++++ Material for the task

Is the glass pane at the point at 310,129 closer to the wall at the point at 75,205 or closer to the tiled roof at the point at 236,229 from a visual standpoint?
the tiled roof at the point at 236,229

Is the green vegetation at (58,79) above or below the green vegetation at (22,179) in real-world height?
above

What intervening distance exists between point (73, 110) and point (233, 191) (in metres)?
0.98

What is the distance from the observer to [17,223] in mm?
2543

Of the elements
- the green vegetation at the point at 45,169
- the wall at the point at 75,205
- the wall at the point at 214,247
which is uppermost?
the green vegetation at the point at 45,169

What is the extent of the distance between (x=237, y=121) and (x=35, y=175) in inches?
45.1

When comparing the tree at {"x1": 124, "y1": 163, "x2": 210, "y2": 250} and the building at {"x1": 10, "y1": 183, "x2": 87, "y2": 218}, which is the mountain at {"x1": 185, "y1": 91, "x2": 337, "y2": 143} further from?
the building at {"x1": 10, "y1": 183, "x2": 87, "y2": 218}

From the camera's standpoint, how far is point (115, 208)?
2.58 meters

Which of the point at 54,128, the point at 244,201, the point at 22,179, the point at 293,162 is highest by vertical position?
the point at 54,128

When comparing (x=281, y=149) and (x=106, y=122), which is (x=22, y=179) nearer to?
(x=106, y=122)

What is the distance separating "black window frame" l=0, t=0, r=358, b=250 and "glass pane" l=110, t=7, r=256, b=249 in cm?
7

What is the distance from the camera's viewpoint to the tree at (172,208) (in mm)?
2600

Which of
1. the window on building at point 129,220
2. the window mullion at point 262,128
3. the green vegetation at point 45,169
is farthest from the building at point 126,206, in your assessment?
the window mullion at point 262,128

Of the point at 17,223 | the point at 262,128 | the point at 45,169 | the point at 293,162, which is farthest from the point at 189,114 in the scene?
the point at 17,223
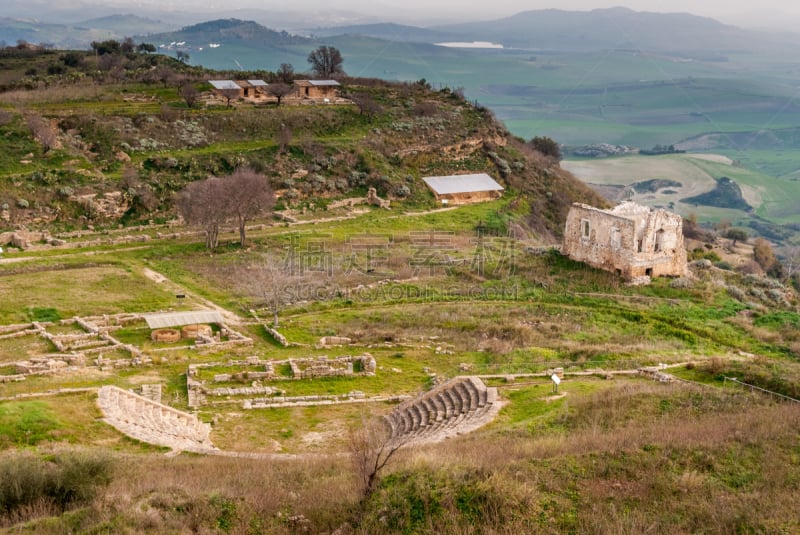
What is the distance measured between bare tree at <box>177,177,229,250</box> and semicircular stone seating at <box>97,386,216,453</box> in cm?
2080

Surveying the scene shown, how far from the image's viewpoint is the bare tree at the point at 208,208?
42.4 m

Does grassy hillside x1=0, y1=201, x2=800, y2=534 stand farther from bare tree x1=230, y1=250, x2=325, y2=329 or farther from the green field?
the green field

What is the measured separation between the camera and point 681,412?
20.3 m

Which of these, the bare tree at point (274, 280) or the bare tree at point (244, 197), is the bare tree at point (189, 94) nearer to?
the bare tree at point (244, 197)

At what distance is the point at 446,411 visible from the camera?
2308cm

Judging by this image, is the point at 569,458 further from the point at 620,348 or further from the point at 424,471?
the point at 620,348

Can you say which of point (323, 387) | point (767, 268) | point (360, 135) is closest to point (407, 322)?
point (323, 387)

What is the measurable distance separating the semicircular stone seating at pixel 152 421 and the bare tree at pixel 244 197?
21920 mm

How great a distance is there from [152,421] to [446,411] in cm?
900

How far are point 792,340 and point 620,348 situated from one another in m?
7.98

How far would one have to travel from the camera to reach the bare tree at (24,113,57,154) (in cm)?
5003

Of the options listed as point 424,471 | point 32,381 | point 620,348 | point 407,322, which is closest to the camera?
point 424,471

++++++++
++++ Material for the task

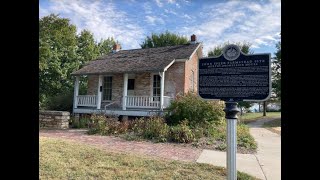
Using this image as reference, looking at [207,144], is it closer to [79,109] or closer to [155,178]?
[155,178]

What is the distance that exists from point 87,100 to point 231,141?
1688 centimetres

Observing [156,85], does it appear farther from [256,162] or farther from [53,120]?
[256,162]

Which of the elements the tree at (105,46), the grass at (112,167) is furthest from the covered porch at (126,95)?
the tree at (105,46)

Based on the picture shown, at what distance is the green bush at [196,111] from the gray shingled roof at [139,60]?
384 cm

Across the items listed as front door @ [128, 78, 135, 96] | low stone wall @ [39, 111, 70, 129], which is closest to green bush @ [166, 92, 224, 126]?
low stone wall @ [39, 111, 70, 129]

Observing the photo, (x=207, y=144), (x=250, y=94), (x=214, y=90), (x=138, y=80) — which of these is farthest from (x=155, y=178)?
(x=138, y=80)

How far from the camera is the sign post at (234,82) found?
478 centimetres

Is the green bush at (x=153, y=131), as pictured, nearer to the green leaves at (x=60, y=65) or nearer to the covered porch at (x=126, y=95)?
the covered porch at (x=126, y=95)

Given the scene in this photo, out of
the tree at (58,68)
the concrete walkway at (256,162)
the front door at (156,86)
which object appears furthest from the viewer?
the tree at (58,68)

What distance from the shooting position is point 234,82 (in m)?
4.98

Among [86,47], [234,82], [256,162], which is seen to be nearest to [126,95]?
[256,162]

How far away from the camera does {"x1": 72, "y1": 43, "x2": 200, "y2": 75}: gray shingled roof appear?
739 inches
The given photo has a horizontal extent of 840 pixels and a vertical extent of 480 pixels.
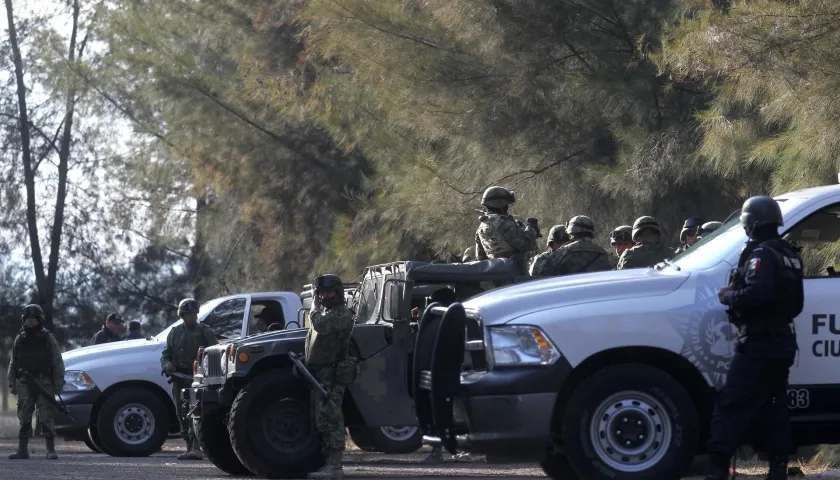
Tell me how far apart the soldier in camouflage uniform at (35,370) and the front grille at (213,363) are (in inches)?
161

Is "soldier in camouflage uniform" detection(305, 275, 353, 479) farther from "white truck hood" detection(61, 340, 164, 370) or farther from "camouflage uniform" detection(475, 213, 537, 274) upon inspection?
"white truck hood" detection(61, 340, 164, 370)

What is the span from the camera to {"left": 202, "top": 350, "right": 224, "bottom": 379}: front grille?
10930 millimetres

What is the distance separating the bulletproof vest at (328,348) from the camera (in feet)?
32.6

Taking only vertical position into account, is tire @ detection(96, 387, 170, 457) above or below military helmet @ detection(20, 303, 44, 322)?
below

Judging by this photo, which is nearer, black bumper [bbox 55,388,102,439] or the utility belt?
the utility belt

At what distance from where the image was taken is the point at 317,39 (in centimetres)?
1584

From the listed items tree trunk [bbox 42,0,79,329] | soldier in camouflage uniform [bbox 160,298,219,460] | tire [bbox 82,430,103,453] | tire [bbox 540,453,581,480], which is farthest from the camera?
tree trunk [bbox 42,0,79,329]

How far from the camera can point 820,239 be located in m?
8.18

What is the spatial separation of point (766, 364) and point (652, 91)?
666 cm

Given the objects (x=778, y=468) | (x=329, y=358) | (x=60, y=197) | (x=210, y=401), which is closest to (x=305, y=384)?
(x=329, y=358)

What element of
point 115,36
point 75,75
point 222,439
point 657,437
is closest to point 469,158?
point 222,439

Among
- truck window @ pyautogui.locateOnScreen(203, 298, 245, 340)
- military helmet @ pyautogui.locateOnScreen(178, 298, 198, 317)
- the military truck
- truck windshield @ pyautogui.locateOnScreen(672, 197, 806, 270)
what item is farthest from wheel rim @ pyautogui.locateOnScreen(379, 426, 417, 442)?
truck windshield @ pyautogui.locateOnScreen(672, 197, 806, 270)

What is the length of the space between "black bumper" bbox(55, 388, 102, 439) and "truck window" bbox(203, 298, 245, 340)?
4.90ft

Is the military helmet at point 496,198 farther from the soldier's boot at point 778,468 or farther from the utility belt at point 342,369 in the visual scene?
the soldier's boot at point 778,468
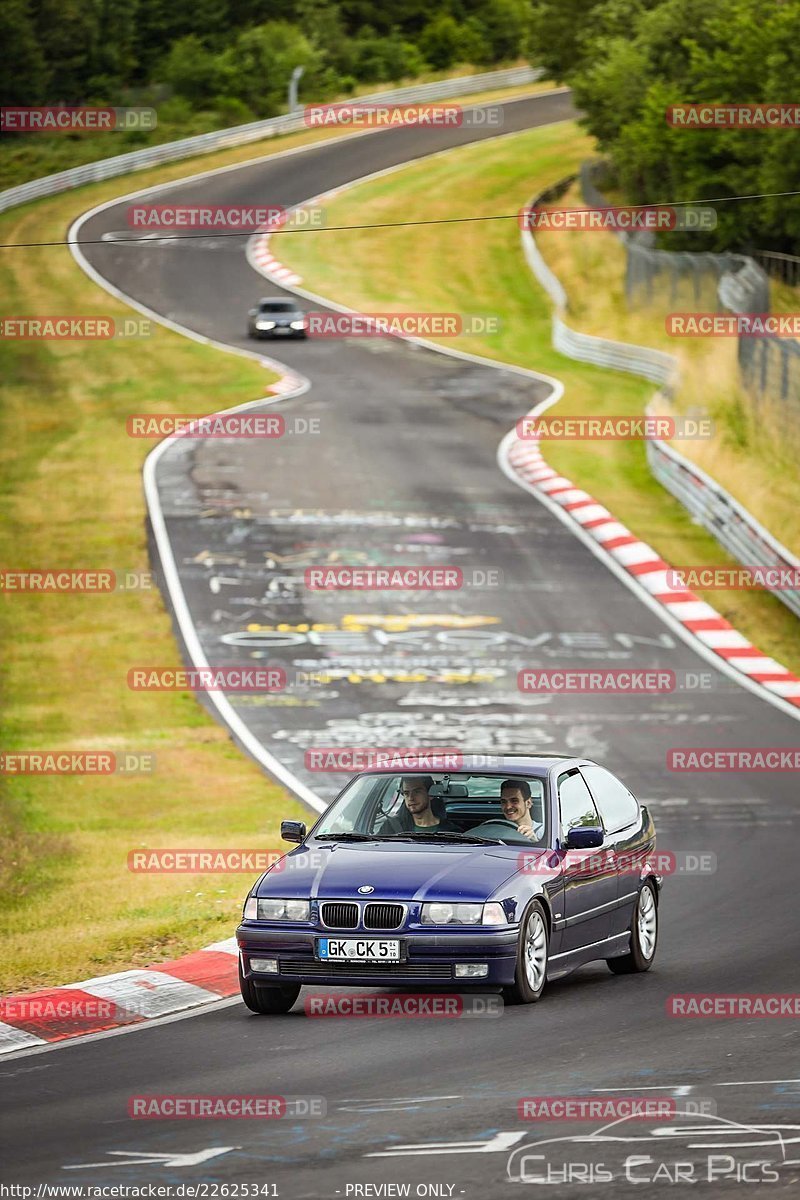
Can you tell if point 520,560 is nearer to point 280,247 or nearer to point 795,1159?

++++++++
++++ Material for the task

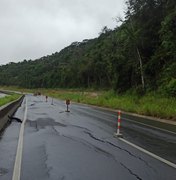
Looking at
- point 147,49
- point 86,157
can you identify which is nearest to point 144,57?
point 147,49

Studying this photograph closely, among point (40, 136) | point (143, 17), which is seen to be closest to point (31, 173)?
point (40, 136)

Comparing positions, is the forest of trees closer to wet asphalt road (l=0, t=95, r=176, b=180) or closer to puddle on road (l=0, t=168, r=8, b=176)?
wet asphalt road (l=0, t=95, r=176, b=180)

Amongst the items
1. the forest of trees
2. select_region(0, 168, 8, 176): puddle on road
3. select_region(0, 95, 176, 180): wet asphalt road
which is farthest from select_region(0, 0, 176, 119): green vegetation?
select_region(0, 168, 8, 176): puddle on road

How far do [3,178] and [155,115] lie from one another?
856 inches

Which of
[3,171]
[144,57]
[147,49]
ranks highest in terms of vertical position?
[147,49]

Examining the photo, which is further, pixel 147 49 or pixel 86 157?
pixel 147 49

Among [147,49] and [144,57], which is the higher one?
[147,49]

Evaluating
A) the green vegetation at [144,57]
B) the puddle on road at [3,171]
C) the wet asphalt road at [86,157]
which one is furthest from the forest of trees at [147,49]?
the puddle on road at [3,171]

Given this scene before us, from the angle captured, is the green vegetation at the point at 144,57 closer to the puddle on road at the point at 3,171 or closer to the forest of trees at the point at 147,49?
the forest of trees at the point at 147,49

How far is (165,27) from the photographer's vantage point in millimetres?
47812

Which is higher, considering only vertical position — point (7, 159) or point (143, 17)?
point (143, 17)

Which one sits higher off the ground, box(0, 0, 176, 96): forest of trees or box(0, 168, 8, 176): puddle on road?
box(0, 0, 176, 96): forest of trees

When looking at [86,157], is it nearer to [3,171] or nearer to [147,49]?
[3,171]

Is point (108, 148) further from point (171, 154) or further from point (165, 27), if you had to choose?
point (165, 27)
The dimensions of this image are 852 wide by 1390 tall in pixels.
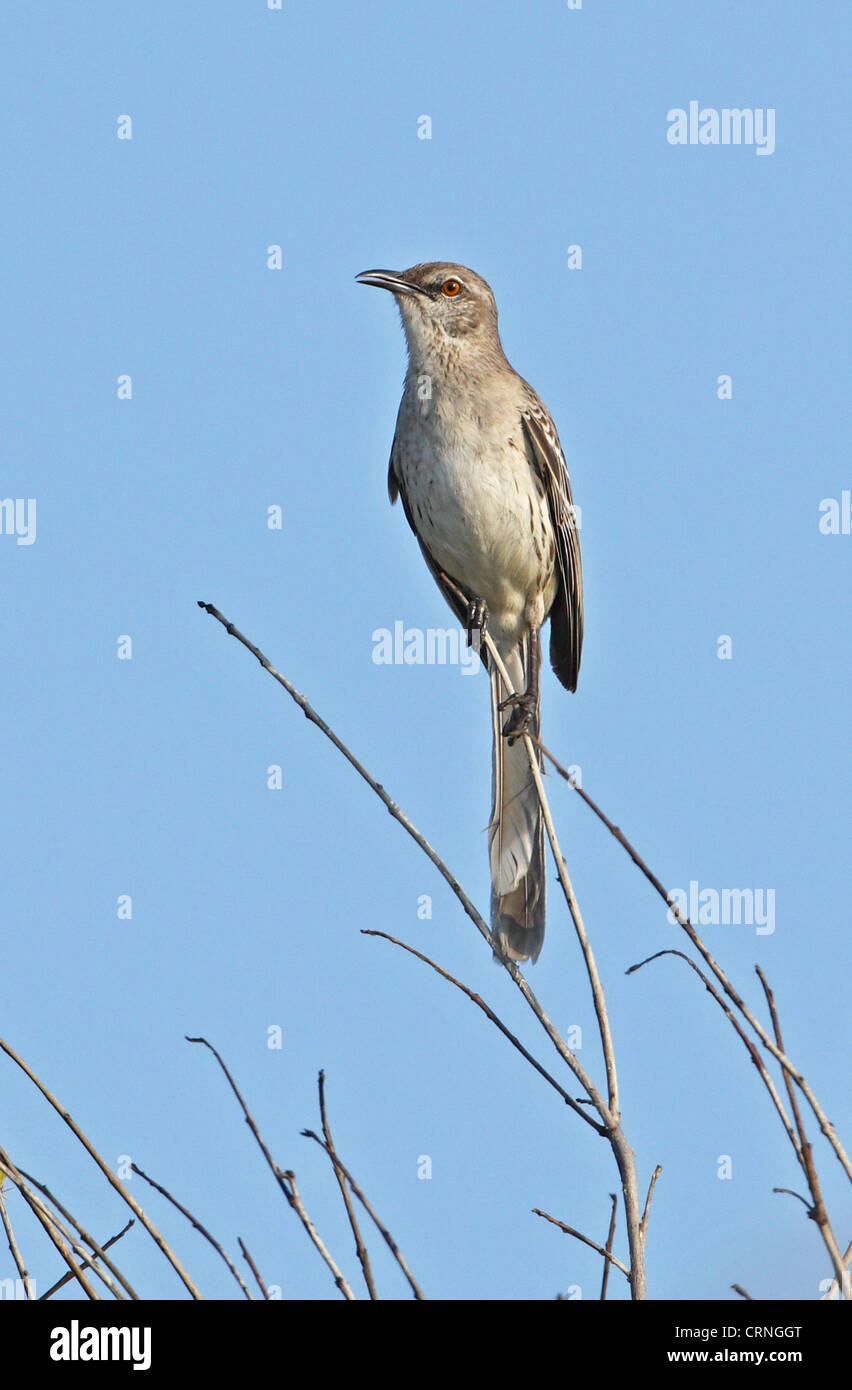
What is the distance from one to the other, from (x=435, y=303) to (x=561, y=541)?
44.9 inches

++++++++

**Written instruction**
Repeat the data above from the line with "Observing [156,85], does" to the line with "10930 millimetres", both lines included. Leave the pictures out of your answer.

**Exercise answer**
Observing [156,85], does it appear farther from [256,162] or farther from [53,120]?
[256,162]

Which of the elements the tree at (105,46), the grass at (112,167) is furthest from the covered porch at (126,95)?
the tree at (105,46)

Based on the picture shown, at what distance is the green bush at [196,111] from the gray shingled roof at [139,60]?
384 cm

Across the items listed as front door @ [128, 78, 135, 96] | low stone wall @ [39, 111, 70, 129], which is closest to green bush @ [166, 92, 224, 126]?
low stone wall @ [39, 111, 70, 129]

Observing the photo, (x=207, y=144), (x=250, y=94), (x=214, y=90), (x=138, y=80) — which of these is farthest from (x=155, y=178)?
(x=138, y=80)

How far from the camera is the sign post at (234,82) found?
478 centimetres

Is the green bush at (x=153, y=131), as pictured, nearer to the green leaves at (x=60, y=65) or nearer to the covered porch at (x=126, y=95)?
the covered porch at (x=126, y=95)

Given the scene in this photo, out of
the tree at (58,68)
the concrete walkway at (256,162)
the front door at (156,86)
which object appears furthest from the viewer?
the tree at (58,68)

What distance from the shooting position is point 234,82 (in m)?
4.98

Among [86,47], [234,82], [256,162], which is seen to be nearest to [126,95]?
[256,162]

How far away from the camera does {"x1": 72, "y1": 43, "x2": 200, "y2": 75}: gray shingled roof appear?
739 inches
The given photo has a horizontal extent of 840 pixels and a vertical extent of 480 pixels.
Tell me how far apart the soldier in camouflage uniform at (35,370) and the front grille at (213,363) are (in inches)?
161

Is "soldier in camouflage uniform" detection(305, 275, 353, 479) farther from "white truck hood" detection(61, 340, 164, 370) or farther from "camouflage uniform" detection(475, 213, 537, 274) upon inspection?
"white truck hood" detection(61, 340, 164, 370)

What is the span from the camera to {"left": 202, "top": 350, "right": 224, "bottom": 379}: front grille?
10930 millimetres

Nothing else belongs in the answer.